------ EXCERPT TO READ ------

Black-and-white portrait of a middle-aged white man and woman

Cindy and Howard Rachofsky

Dallas

Investments

Contemporary art with an emphasis on Italian, Japanese, and Korean art; Postwar art with an emphasis on Italian, Japanese, and Korean art

Overview

“The most visible manifestation of affluence,” Howard Rachofsky once told Bloomberg Business, “is what’s hanging on your walls.” And here’s how Rachofsky views his own affluence: What’s hanging on his and his wife Cindy’s walls are pieces from a 1,200-work collection primarily devoted to American and European postwar movements, displayed on a rotating basis at their private residence, the Rachofsky House, in Dallas. What can’t be found at the house could very well be on view at the Warehouse, a project space that Howard initiated with fellow collector Vernon Faulconer for the purpose of providing scholars, curators, and critics access to their respective holdings.  “[Rachofsky] didn’t want to have children grow up in Dallas and have to go out of town to see great contemporary art, like he had to do,” John Sughrue, a cofounder of the Dallas Art Fair, told Artnet News in 2017. “He’s a champion, and he’s a community leader.” 

One of the Rachofskys’ favorite pieces, according to an article in W magazine, is Tom Friedman’s Untitled (2003), a giant blue man, made entirely of Styrofoam, staring shyly down at his shoes. “It weighs almost nothing, yet it has great presence,” Howard said. “It was an instant love affair.”

The couple is known for diving deep into international scenes that have not yet received widespread recognition in the United States, from postwar Japan’s Gutai movement to Italy’s Arte Povera. One significant acquisition in their collection is Takeo Yamaguchi’s One Eye (Yellow), 1959; another is Yukinori Yanagi’s Ground Transportation (1987/2019), a landmark of Japanese contemporary art that is aesthetically audacious and politically charged. The piece, on view earlier in 2019 at Blum & Poe gallery in Los Angeles, comprises two giant balloons—one suspended from the ceiling, the other resting on the floor. In an unabashed political statement, one is covered in soil from Okinawa, Japan, which was long occupied as a U.S. military base, and the other, with dirt from a World War II internment camp in Manzanar, California, where people of Japanese ancestry were forced to relocate.

------

• **TASK BRIEF**: Write out the Rachofsky collector profile word for word, from "The couple is" up to and including "forced to relocate.".

------ SUPPLIED INFORMATION ------

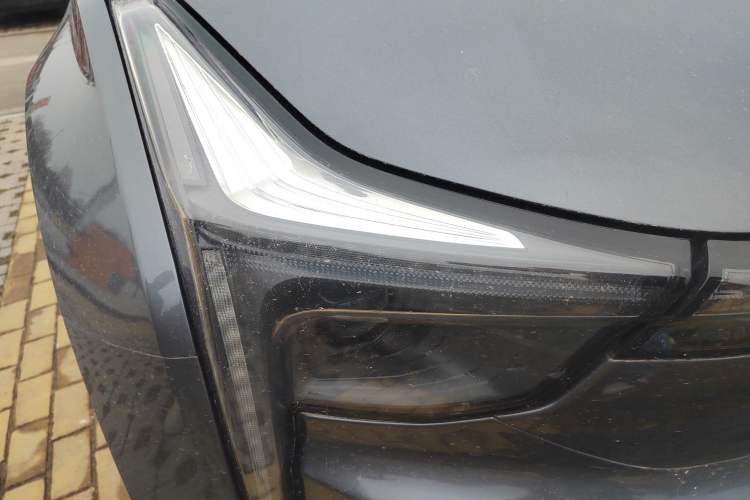 Used NETA U 2022 Pro 400 Comfort Edition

------

• **THE ANSWER**:
The couple is known for diving deep into international scenes that have not yet received widespread recognition in the United States, from postwar Japan’s Gutai movement to Italy’s Arte Povera. One significant acquisition in their collection is Takeo Yamaguchi’s One Eye (Yellow), 1959; another is Yukinori Yanagi’s Ground Transportation (1987/2019), a landmark of Japanese contemporary art that is aesthetically audacious and politically charged. The piece, on view earlier in 2019 at Blum & Poe gallery in Los Angeles, comprises two giant balloons—one suspended from the ceiling, the other resting on the floor. In an unabashed political statement, one is covered in soil from Okinawa, Japan, which was long occupied as a U.S. military base, and the other, with dirt from a World War II internment camp in Manzanar, California, where people of Japanese ancestry were forced to relocate.